Pour la première fois dans l’histoire du Nicaragua, un projet de loi en faveur de l’avortement thérapeutique a été proposé le 06 octobre dernier. C’est l’Assemblée Nationale qui devra signer cette initiative qui a pour but d’interrompre la grossesse pour des raisons de santé ou en cas de viol.

L’objet de ce projet de loi, selon l’avocate Leslie Briceño, est « d’établir des principes et procédures qui devront s’appliquer lors des interruptions de grossesse pour des raisons de santé, ainsi que de garantir son accès aux femmes, sans discrimination par des raisons d’âge, de race, de religion, condition sociale ou politique, d’invalidité ou autres ».

Cette réforme prétend donc que les femmes puissent se faire avorter si elles ont été victimes de viol ou si elles sont en danger de mort à cause de la grossesse.

Fort heureusement, ce projet a provoqué la réaction des avocats catholiques du pays. Par exemple, l’avocate Jessica Lopez, membre de la Commission de la Famille de l’archidiocèse de Managua, a déclaré que « l’initiative prétend en fait légaliser l’avortement. C’est une loi qui ne change pas seulement le vocabulaire, mais qui est, en soi, un euphémisme, car l’interruption de la vie n’est valable pour personne. En aucun cas, je ne peux interrompre la vie de qui que ce soit ».

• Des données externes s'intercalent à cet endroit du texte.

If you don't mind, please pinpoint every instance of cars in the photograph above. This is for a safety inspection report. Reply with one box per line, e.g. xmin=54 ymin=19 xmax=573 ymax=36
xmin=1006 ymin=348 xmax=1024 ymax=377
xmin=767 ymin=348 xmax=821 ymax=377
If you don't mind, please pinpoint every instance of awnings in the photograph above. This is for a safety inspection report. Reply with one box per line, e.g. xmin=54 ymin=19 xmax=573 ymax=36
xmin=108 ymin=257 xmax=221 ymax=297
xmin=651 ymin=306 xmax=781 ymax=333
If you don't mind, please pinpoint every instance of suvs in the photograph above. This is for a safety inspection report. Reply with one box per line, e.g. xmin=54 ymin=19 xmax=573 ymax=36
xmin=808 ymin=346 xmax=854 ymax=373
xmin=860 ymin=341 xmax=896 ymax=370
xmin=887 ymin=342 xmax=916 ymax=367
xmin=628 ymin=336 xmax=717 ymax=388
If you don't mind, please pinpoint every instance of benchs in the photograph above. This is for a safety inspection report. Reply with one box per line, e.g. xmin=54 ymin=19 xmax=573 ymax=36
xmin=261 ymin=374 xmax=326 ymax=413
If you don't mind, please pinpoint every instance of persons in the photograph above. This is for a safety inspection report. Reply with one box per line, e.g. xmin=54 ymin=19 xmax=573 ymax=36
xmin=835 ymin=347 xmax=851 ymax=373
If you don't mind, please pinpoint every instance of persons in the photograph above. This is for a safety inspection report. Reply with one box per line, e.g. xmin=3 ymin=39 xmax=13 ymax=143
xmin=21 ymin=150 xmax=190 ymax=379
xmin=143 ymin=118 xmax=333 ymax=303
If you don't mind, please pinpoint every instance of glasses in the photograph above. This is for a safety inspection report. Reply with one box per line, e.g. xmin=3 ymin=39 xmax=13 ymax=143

Par contre, les avocats, qui sont en faveur du projet de loi, souhaitent à tout prix que les députés analysent l’initiative et qu’ils ouvrent un débat politique. Ils vont même chercher à établir des dialogues avec eux en vue de leur convaincre de « son importance ».

Les députés du parti politique de gauche qui est au pouvoir à l’heure actuelle, le FSLN, et qui ont la majorité parlementaire, n’ont pas voulu se prononcer sur cette initiative qui légalise l’avortement pour des raisons de santé.

En 2006, l’Assemblée Nationale avait approuvé l’interdiction totale de l’avortement, même en cas de viol ou lorsque la femme était en danger. Le Code pénal nicaraguayen a été amendé à plusieurs reprises, ce qui a amené à l’interdiction totale de l’avortement, entrée en vigueur le 9 juillet 2008.

Espérons que les associations en faveur de la vie, ainsi que la population en générale se mobilisent rapidement afin d’arrêter ce projet de loi inique.